Exercise:
Your answer should consist solely of the lines from the one containing "scientific name: Muridae" through the end of the entries below, duplicated exactly.
Content starts
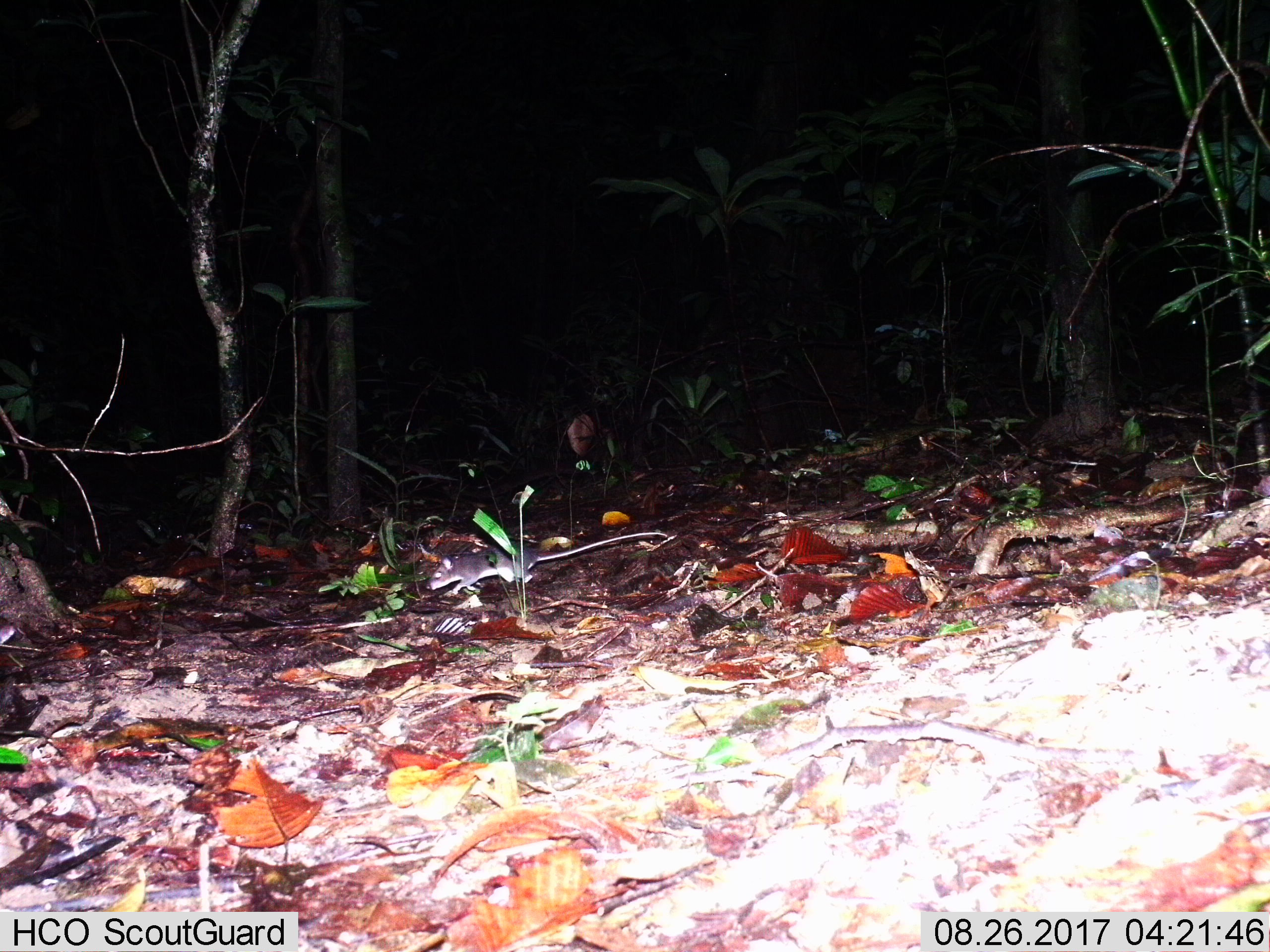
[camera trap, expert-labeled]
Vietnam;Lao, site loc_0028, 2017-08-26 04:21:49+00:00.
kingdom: Animalia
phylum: Chordata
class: Mammalia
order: Rodentia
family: Muridae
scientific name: Muridae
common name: old-world mice and rats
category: unidentified murid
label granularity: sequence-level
Content ends
Solution:
scientific name: Muridae
common name: old-world mice and rats
category: unidentified murid
label granularity: sequence-level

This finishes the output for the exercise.